> [EXTRACT PROVIDED]
--*--
The Georgia Conservancy knows that one of the best ways to connect the community is to get them involved, and perhaps the most hands-on and meaningful opportunities come through the Stewardship Trips. These trips take attendees across the state to highlight Georgia’s endangered natural resources. On every trip, active adventures and service are supplemented with tasty, local grub and beverages. Sweetwater Brewery beers show up on every trip, as well as appearances by Sweetgrass Dairy local cheeses (Thomasville, Georgia), Jake’s Ice Cream (Atlanta), and Café Campesino coffee (Atlanta).

Members and non-members can attend these trips, which are broken down into three categories: Heartland Rivers of Georgia, Bucket List Adventures, Service and Stewardship Weekends, Day Trips, and Cambium Member Trips. The 2016 schedule of events was released in mid-December and registration is open. These trips are small-scale and fill up fast. Want to get involved? See which trip would be a fit for you. In January 2016, the day trips and member-exclusive trips will be released.
--*--
> [INFORMATION GIVEN]
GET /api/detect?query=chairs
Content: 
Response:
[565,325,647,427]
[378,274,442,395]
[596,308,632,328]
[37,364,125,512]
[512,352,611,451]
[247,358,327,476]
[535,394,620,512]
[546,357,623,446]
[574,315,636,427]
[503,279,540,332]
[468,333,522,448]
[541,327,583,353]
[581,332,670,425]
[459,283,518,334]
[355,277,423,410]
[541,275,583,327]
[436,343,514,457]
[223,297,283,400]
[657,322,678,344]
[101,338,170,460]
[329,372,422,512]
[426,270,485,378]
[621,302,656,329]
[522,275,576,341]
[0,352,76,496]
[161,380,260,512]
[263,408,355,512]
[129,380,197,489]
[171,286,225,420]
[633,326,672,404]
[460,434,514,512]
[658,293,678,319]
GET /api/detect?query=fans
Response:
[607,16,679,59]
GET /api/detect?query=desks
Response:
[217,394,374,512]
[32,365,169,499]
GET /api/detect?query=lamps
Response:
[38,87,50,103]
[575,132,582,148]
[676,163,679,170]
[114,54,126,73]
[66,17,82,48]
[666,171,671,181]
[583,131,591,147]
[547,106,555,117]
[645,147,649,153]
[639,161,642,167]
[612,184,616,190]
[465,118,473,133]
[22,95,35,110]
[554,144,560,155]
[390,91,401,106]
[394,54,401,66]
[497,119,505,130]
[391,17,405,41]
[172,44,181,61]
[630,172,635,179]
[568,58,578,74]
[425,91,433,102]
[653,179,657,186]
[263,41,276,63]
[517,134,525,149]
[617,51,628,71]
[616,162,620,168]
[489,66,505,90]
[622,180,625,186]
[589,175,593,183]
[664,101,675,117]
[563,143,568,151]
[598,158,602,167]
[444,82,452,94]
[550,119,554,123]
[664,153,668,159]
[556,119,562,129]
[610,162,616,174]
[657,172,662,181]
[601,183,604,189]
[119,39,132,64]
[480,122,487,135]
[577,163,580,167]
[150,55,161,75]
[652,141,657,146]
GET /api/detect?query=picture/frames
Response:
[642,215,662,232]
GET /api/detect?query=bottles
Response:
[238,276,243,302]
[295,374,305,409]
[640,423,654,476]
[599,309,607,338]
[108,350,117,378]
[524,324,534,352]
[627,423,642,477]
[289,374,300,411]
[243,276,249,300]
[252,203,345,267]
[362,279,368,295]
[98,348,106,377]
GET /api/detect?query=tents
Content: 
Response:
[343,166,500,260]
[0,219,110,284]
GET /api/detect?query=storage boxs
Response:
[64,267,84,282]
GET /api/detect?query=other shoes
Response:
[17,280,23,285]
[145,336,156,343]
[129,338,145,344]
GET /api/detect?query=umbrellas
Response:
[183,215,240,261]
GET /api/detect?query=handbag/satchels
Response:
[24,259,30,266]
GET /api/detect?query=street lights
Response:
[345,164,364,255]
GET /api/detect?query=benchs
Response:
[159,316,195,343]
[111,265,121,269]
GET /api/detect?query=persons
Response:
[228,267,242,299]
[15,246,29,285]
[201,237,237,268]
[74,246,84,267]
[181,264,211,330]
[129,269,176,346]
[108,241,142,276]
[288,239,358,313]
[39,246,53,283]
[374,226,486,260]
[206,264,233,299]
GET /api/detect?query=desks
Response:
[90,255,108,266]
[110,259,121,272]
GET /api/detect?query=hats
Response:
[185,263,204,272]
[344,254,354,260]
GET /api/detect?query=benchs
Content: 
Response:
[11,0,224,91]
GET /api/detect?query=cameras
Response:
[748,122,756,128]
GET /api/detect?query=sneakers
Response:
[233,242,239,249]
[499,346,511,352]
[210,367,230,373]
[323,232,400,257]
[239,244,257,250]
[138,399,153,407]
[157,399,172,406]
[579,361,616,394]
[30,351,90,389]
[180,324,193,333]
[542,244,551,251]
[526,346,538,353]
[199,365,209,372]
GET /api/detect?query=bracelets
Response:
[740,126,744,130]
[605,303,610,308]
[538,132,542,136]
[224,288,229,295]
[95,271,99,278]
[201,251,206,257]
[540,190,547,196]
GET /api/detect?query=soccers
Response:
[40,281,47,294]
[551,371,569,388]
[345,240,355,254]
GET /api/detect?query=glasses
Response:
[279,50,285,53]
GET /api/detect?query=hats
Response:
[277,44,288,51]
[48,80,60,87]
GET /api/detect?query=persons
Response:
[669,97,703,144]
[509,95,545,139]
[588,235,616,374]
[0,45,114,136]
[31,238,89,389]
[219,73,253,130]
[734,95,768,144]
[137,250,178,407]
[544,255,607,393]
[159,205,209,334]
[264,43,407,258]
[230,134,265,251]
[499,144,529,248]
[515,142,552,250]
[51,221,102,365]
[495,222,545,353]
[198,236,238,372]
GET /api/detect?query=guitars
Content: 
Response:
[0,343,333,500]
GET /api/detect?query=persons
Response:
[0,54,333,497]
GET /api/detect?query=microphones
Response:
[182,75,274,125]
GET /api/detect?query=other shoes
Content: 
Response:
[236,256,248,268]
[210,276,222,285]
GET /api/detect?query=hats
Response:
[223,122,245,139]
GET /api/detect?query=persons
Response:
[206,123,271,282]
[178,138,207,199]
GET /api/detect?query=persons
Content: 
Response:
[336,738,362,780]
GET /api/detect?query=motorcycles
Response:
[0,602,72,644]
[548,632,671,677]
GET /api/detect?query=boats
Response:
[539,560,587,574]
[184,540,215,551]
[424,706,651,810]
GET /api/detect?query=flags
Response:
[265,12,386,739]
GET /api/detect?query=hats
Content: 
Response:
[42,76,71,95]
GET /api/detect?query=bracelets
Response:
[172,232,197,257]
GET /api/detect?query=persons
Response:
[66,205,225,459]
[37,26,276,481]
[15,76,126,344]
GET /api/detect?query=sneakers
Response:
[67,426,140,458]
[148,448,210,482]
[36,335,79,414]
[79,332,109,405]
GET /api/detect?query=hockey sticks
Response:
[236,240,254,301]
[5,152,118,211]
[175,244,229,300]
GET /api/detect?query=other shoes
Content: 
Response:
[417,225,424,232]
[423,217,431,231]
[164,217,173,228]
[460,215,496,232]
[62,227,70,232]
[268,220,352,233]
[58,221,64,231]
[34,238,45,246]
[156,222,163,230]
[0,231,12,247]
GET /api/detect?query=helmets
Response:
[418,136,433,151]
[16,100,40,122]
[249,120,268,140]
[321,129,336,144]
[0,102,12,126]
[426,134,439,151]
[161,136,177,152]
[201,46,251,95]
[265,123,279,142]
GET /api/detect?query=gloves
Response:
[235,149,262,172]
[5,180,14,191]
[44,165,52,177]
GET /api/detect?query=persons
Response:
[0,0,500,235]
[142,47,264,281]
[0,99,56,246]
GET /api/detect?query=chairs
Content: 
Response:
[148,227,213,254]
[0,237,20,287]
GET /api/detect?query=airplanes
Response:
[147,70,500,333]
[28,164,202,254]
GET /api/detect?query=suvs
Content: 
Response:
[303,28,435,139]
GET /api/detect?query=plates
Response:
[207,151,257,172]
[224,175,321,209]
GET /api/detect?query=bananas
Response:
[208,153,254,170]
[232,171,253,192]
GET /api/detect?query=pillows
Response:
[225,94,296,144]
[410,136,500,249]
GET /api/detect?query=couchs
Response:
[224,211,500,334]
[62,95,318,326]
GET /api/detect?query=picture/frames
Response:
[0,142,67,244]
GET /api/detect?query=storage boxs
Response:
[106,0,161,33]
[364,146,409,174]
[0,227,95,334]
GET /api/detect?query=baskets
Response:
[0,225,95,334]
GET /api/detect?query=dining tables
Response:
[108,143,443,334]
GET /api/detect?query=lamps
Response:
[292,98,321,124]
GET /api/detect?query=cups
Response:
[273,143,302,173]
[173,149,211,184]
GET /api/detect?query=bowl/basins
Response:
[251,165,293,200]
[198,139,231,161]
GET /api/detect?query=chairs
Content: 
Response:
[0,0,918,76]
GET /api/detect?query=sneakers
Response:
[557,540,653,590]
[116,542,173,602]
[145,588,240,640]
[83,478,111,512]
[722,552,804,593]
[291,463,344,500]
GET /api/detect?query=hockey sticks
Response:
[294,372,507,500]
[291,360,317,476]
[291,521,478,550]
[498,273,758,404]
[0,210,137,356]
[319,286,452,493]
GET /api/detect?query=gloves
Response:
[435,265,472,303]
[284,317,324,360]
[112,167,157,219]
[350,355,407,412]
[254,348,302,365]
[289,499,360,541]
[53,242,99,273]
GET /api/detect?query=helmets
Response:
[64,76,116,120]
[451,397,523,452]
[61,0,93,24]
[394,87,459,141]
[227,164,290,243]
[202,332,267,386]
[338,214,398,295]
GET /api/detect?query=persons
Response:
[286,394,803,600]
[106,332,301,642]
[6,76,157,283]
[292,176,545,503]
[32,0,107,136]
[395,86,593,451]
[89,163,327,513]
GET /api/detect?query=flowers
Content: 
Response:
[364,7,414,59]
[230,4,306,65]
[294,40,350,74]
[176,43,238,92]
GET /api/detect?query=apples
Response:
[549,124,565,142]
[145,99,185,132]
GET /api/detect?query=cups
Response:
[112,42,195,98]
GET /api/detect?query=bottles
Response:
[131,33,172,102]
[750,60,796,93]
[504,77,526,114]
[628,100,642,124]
--*--
> [WORK TO COMPLETE]
1 - From the Georgia Conservancy passage, duplicate the portion that begins at the words "Members and non-members" and stops after "will be released.".
2 - What is the Spanish translation of this sentence from the Georgia Conservancy passage: "These trips are small-scale and fill up fast."
3 - According to the Georgia Conservancy passage, which brewery's beers show up on every Stewardship Trip?

> [WORKED SOLUTIONS]
1 -
Members and non-members can attend these trips, which are broken down into three categories: Heartland Rivers of Georgia, Bucket List Adventures, Service and Stewardship Weekends, Day Trips, and Cambium Member Trips. The 2016 schedule of events was released in mid-December and registration is open. These trips are small-scale and fill up fast. Want to get involved? See which trip would be a fit for you. In January 2016, the day trips and member-exclusive trips will be released.

2 - Estos viajes son de pequeña escala y se llenan rápido.

3 - Sweetwater Brewery